Work request ▸ Only one stretch of the records below is wanted: the lines from the one holding "Different Skin Tones from Light to Dark" through the one holding "SIMULAB – Laboratórios". Return it exactly, both ends included.

--- Provided entries ---

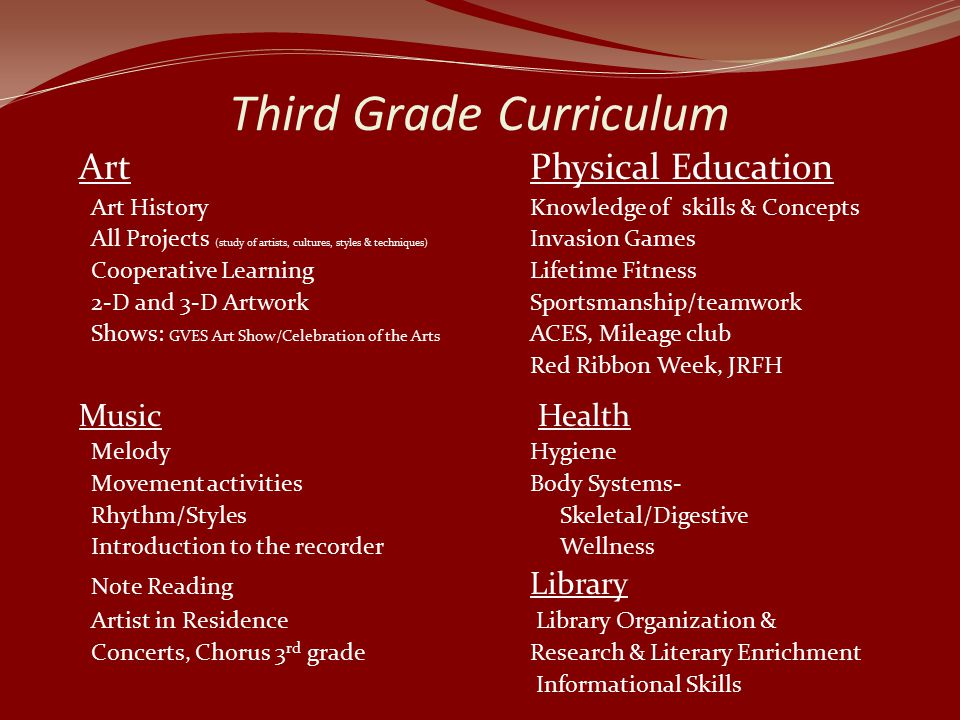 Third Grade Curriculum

---
--- Provided entries ---

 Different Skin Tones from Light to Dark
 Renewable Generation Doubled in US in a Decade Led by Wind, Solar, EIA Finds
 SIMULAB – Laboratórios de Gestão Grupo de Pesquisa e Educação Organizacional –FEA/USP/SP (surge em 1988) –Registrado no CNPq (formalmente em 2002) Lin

---

Written solution ▸
 Different Skin Tones from Light to Dark
 Renewable Generation Doubled in US in a Decade Led by Wind, Solar, EIA Finds
 SIMULAB – Laboratórios de Gestão Grupo de Pesquisa e Educação Organizacional –FEA/USP/SP (surge em 1988) –Registrado no CNPq (formalmente em 2002) Lin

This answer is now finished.